**RAW DATA**
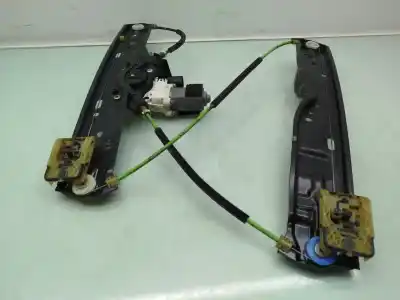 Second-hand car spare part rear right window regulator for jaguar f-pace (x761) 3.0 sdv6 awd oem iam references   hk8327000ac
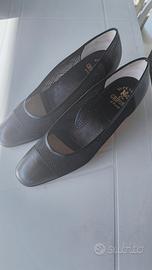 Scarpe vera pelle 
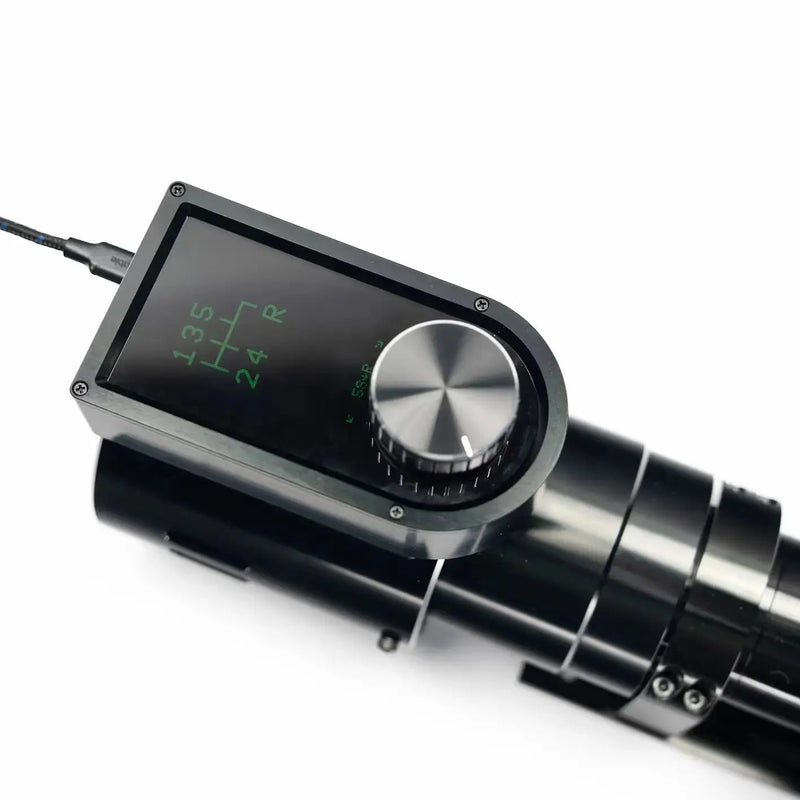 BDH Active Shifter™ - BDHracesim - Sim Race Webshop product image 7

**GOAL OF THE EXERCISE**
Return every line shown above without changing a word, and skip the pictures.

**RESPONSE TO THIS TASK**
 Second-hand car spare part rear right window regulator for jaguar f-pace (x761) 3.0 sdv6 awd oem iam references   hk8327000ac
 Scarpe vera pelle 
 BDH Active Shifter™ - BDHracesim - Sim Race Webshop product image 7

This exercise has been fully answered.